Selected extract:
>>>
The heart of any multibody simulation software program is the solver. The solver is a set of computation algorithms that solve equations of motion. Types of components that can be studied through multibody simulation range from electronic control systems to noise, vibration and harshness. Complex models such as engines are composed of individually designed components, e.g. pistons and crankshafts.

The MBS process often can be divided in 5 main activities. The first activity of the MBS process chain is the "3D CAD master model", in which product developers, designers and engineers are using the CAD system to generate a CAD model and its assembly structure related to given specifications. This 3D CAD master model is converted during the activity "Data transfer" to the MBS input data formats i.e. STEP. The "MBS Modeling" is the most complex activity in the process chain. Following rules and experiences, the 3D model in MBS format, multiple boundaries, kinematics, forces, moments or degrees of freedom are used as input to generate the MBS model. Engineers have to use MBS software and their knowledge and skills in the field of engineering mechanics and machine dynamics to build the MBS model including joints and links. The generated MBS model is used during the next activity "Simulation". Simulations, which are specified by time increments and boundaries like starting conditions are run by MBS Software. It is also possible to perform MBS simulations using free and open source packages. The last activity is the "Analysis and evaluation". Engineers use case-dependent directives to analyze and evaluate moving paths, speeds, accelerations, forces or moments. The results are used to enable releases or to improve the MBS model, in case the results are insufficient. One of the most important benefits of the MBS process chain is the usability of the results to optimize the 3D CAD master model components. Due to the fact that the process chain enables the optimization of component design, the resulting loops can be used to achieve a high level of design and MBS model optimization in an iterative process.
<<<
Provided records:
>>>
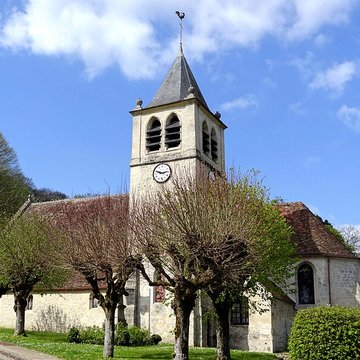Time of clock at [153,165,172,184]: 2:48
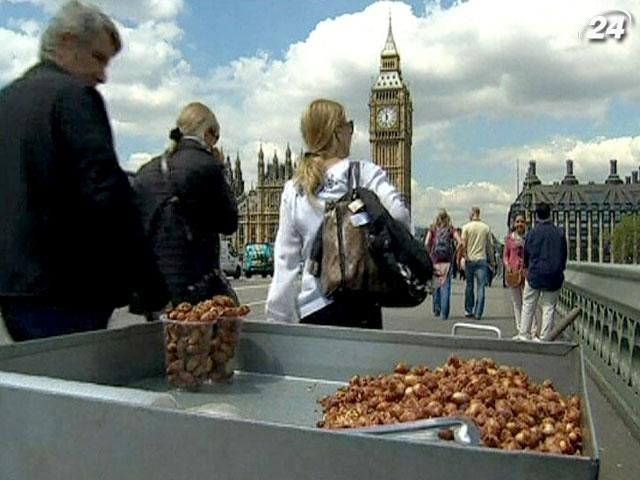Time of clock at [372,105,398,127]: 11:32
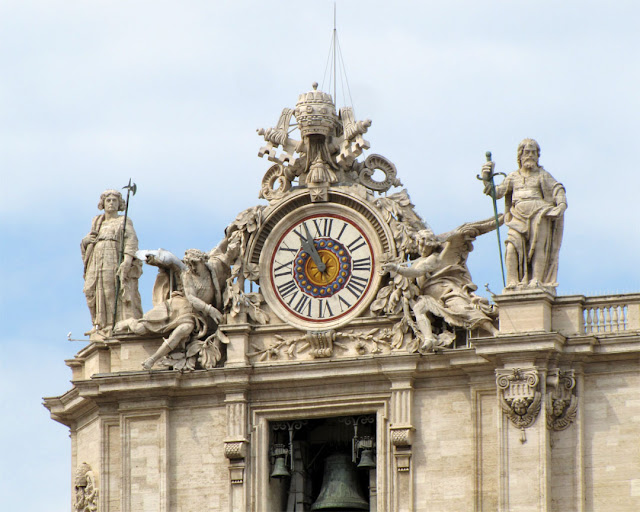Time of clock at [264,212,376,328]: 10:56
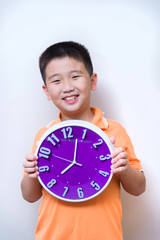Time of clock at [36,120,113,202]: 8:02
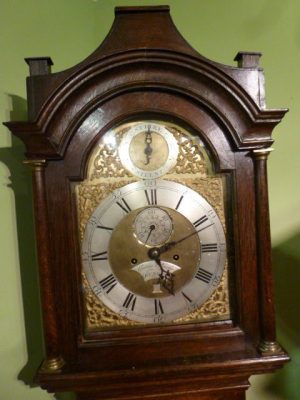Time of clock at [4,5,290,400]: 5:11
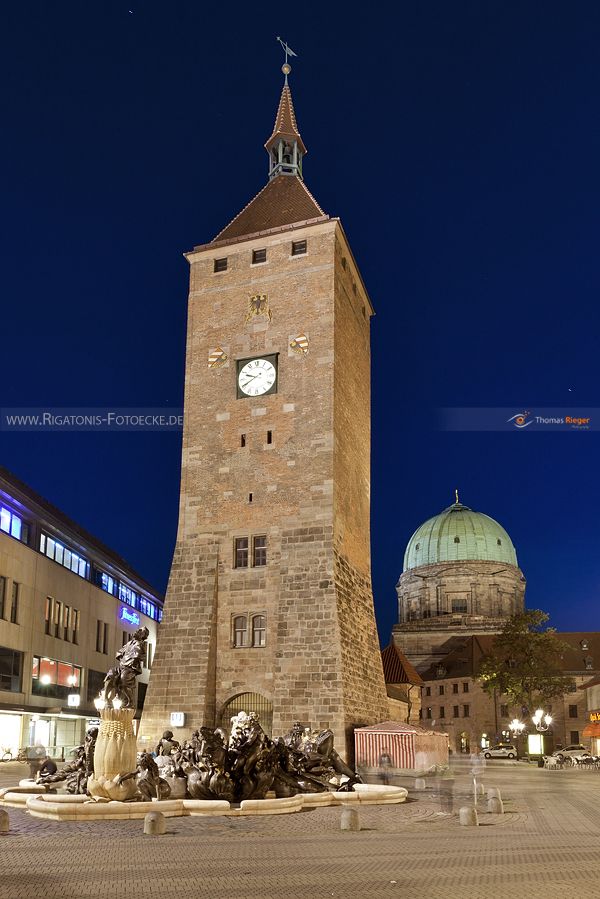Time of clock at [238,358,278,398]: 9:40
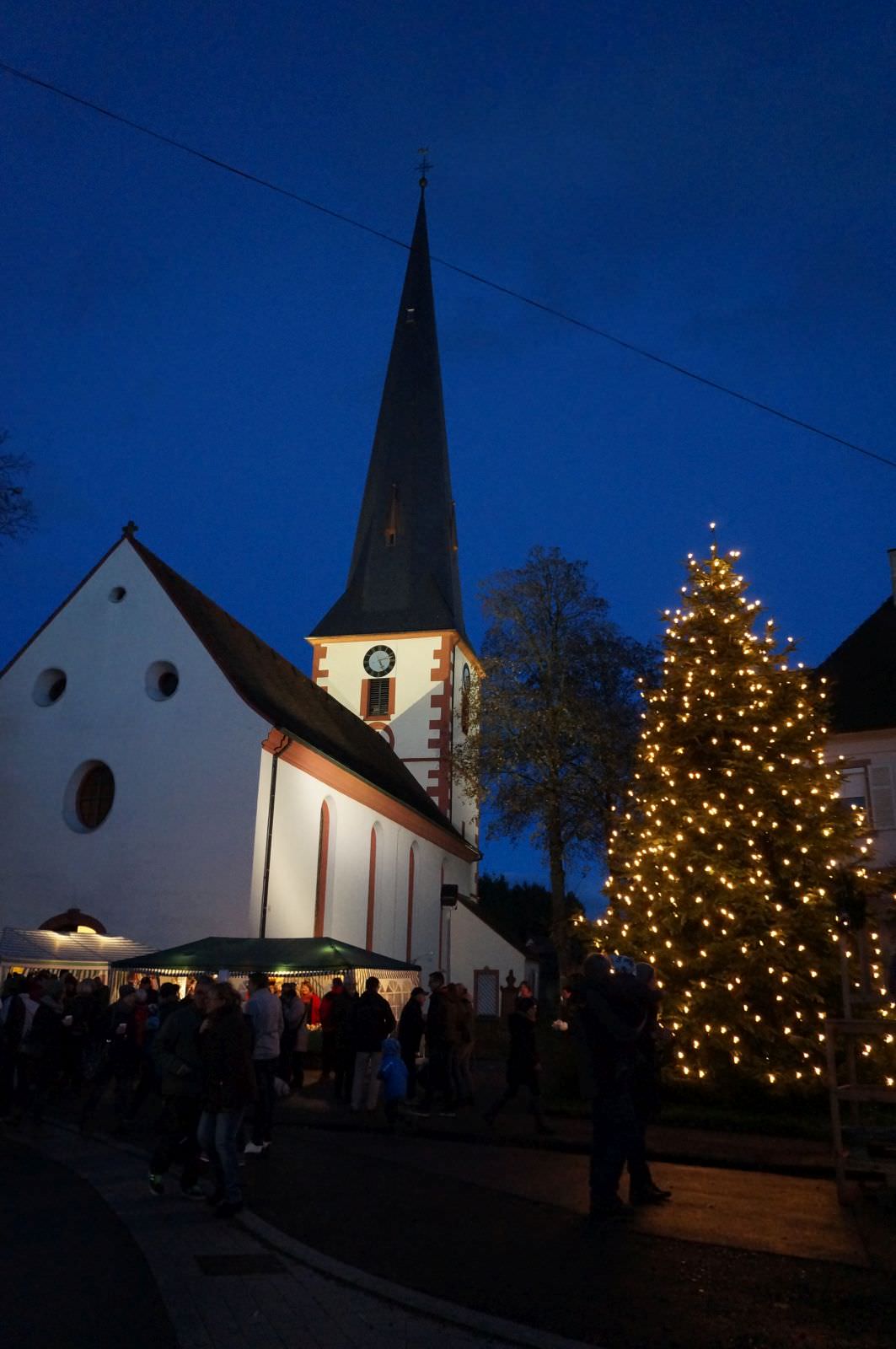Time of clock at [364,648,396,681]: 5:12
<<<
>>>
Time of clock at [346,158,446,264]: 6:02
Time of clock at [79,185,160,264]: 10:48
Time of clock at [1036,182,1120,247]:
<<<
>>>
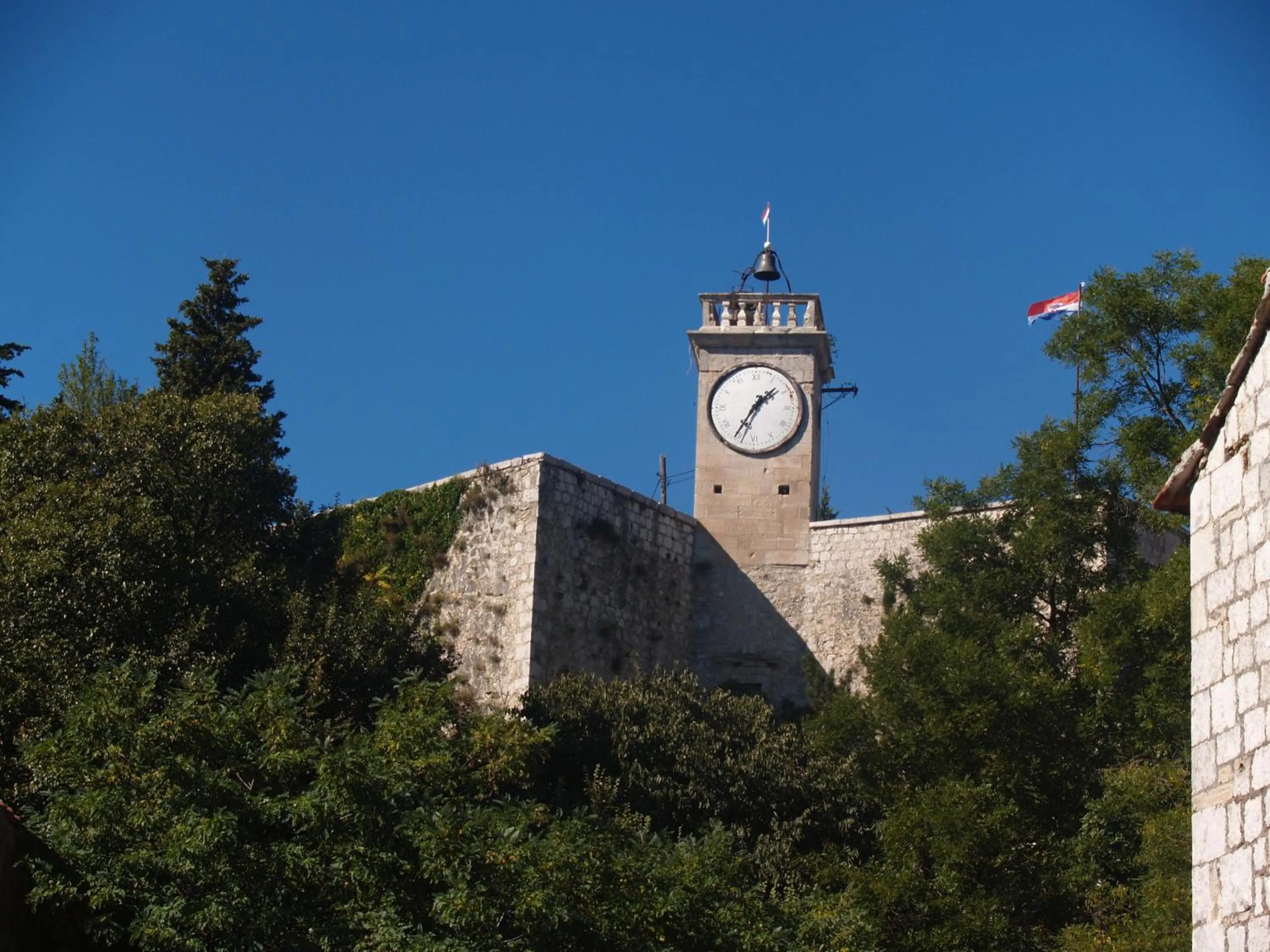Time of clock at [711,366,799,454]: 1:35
<<<
Work to do:
(1) Transcribe the passage from the multibody simulation text from "The heart of" to "pistons and crankshafts.".
(2) For each statement below, say whether it agrees with the multibody simulation text. Answer yes or no and quote the words of the text that decide it.
(a) "MBS Modeling" is the most complex activity in the process chain.
(b) The 3D CAD master model is converted to MBS input data formats during the "Simulation" activity.
(c) MBS simulations can be performed only with commercial software.
(3) According to the multibody simulation text, what is the heart of any multibody simulation software program?

Final answers:
(1)
The heart of any multibody simulation software program is the solver. The solver is a set of computation algorithms that solve equations of motion. Types of components that can be studied through multibody simulation range from electronic control systems to noise, vibration and harshness. Complex models such as engines are composed of individually designed components, e.g. pistons and crankshafts.

(2)
(a) Yes: "The "MBS Modeling" is the most complex activity in the process chain."
(b) No: "This 3D CAD master model is converted during the activity "Data transfer" to the MBS input data formats i.e. STEP."
(c) No: "It is also possible to perform MBS simulations using free and open source packages."

(3) The solver.